_Trecho apresentado:_
————————
O desejo de romper o isolacionismo e buscar outras maneiras de se comunicar com um público mais amplo resgata o valor da cultura popular, e na busca de levar a arte ao povo surgem grupos como o MCP (Movimento de Cultura Popular), no Recife de princípios dos anos 60 e, logo após, o CPC (Centro de Cultura Popular), no Rio. Esses grupos se baseavam eminentemente em espetáculos teatrais e de dança, lugares onde “A popularidade de nossa arte consiste, por isso, em seu poder de popularizar não a obra ou o artista que a produz, mas o indivíduo que a recebe e em torná-lo, por fim, o autor politizado da polis” (9). Essa nova maneira de entender a arte é compartilhada pela arquitetura que também atualiza o conteúdo social de sua ação, principalmente através do grupo que surge em São Paulo a partir de mediados dos anos 50.
Porém, a arte teatral é, conforme interpreta Ortega y Gasset, antes de tudo “jogo”, algo que se situa fora dos ofícios “sérios” do homem, uma maneira de evadir-se de uma realidade que o escraviza (10). Essa relação ambivalente entre destino funcional e recreativo se soluciona na intenção de construir uma arte onde se projeta uma realidade não existente, o que não deixa de ser fantasia nem de ser projeto. O ócio é um direito humano que ao ser tantas vezes negado contribui para a distorção relacional e a histeria social características das metrópoles modernas. A obra de Fábio Penteado requer a função da cultura na sociedade e reconhece o direito ao ócio como um componente social que pode ser dirigido à construção de valores positivos para a coletividade.
————————
_Excertos de dados:_

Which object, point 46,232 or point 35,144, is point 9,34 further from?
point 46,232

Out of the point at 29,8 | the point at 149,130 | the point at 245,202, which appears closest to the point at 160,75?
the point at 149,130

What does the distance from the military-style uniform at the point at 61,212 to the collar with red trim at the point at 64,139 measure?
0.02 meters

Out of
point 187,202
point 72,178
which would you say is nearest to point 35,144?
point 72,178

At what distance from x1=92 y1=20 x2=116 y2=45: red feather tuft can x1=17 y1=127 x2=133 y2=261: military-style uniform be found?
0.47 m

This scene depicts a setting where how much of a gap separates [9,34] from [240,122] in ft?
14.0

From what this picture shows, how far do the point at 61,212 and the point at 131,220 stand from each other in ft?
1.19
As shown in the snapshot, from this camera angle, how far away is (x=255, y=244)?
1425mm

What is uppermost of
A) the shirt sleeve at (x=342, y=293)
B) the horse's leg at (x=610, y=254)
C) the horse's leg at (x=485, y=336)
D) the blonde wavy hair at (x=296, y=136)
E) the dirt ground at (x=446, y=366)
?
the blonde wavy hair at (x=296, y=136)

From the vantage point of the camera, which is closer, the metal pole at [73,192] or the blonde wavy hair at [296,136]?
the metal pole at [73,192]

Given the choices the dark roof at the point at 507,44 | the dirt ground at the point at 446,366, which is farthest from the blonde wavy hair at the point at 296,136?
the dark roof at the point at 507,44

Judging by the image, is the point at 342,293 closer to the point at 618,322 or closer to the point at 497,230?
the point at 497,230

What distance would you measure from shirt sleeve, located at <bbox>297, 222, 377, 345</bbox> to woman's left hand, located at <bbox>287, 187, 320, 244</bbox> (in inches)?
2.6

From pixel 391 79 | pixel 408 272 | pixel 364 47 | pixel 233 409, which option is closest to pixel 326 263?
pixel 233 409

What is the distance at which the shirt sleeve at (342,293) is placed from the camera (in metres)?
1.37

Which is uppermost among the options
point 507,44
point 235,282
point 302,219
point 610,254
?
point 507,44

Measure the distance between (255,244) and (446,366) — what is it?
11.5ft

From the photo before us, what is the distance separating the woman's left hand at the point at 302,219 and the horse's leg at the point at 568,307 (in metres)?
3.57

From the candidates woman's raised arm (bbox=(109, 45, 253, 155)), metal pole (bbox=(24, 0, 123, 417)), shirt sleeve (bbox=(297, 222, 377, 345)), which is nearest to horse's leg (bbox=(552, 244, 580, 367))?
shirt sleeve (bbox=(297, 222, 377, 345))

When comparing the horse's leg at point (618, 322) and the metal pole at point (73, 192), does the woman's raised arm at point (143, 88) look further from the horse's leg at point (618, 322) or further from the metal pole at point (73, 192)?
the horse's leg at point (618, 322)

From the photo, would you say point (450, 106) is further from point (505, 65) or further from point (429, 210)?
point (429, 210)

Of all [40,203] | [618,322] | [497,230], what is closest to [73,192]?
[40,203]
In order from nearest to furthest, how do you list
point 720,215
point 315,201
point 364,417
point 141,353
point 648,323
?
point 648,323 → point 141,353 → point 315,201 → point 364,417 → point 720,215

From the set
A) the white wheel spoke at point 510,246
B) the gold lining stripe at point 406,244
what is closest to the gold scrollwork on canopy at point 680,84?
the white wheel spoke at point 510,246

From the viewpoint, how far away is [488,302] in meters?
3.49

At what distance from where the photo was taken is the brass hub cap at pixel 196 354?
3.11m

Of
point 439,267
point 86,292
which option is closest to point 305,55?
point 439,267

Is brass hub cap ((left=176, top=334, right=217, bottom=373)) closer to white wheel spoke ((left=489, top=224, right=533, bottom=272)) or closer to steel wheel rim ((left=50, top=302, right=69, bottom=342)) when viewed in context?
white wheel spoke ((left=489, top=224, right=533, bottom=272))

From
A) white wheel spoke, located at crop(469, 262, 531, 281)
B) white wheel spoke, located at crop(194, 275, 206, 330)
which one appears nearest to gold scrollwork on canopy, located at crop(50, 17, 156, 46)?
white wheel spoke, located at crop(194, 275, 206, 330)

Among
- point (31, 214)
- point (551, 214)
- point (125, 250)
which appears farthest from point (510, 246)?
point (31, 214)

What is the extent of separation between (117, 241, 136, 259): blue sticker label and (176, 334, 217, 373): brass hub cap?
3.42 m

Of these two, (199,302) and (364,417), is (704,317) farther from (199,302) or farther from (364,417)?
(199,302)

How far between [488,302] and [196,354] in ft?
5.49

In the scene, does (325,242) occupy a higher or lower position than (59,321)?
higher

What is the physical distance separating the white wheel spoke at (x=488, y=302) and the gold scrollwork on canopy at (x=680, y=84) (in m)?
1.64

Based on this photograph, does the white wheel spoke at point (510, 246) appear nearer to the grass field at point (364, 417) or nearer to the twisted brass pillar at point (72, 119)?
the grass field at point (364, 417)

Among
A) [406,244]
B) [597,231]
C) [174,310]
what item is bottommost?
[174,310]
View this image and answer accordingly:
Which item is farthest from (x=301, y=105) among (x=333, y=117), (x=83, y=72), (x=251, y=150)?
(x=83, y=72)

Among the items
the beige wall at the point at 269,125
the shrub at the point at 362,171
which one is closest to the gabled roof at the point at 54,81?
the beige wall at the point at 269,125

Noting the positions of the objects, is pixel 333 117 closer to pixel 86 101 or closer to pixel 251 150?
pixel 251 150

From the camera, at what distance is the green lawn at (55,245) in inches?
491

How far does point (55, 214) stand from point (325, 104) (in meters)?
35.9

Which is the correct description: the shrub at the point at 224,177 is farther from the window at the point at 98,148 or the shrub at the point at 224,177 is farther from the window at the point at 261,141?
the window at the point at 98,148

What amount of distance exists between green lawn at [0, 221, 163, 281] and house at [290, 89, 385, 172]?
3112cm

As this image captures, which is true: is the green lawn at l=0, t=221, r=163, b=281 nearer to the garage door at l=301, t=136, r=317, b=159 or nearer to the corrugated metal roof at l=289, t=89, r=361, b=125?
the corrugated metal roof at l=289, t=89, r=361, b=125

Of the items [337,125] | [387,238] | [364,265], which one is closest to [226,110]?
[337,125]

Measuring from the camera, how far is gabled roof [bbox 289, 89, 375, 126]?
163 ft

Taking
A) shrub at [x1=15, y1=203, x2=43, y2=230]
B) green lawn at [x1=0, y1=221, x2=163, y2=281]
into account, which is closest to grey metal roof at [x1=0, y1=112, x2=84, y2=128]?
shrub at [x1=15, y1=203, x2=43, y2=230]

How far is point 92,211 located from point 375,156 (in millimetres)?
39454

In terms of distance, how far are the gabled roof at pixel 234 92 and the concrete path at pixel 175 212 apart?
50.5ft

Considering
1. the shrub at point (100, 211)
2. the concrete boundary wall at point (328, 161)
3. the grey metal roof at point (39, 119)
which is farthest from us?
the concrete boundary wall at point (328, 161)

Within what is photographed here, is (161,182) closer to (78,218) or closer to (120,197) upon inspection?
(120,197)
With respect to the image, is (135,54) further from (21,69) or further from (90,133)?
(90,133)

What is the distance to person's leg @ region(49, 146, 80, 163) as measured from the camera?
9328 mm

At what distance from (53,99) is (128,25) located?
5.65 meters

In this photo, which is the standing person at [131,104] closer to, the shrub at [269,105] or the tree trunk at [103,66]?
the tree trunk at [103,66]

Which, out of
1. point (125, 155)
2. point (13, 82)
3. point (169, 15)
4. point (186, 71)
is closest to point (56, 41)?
————————
_Exercício proposto 1:_ Segundo o trecho sobre cultura popular e arquitetura, que grupo surgiu no Rio logo depois do MCP?
_Exercício proposto 2:_ Retome o trecho sobre cultura popular e o direito ao ócio a partir da última frase apresentada e continue a escrevê-lo.
Os registros formam um material à parte, independente do trecho.

_Resultado final 1:_ O CPC (Centro de Cultura Popular).

_Resultado final 2:_
Culturalizar o cotidiano
O Teatro de Piracicaba é representativo do surgimento de uma atitude em relação à concepção arquitetônica que marca e caracteriza o fazer projetual de Penteado durante toda sua trajetória. Nascida juntamente com algumas outras obras dos inícios da carreira profissional de Penteado, como o Hotel Praia do Peró, de 1958 e o Fórum de Araras, de 1960, esta atitude fundamenta o ato projetivo na análise relacional do indivíduo com a cidade, do usuário com o edifício, geralmente estabelecida em termos de enfrentamento e violência.
A imponência do Teatro Municipal, jóia e símbolo do neoclássico paulistano, desautoriza a aproximação do cidadão comum ao edifício-templo que alberga as atividades culturais. A arquitetura atrai o olhar, porém repele o contato; não sugere espontaneamente a apropriação do edifício pelo transeunte. “Faz uns 30, 35 anos atrás, eu li uma entrevista que dizia: de um lado a loja Mappin, do outro o Teatro Municipal. A loja Mappin era o local mais importante como ponto comercial, passava 1 milhão de pessoas por ali por dia. Nem 10% tinha entrado num teatro” (11).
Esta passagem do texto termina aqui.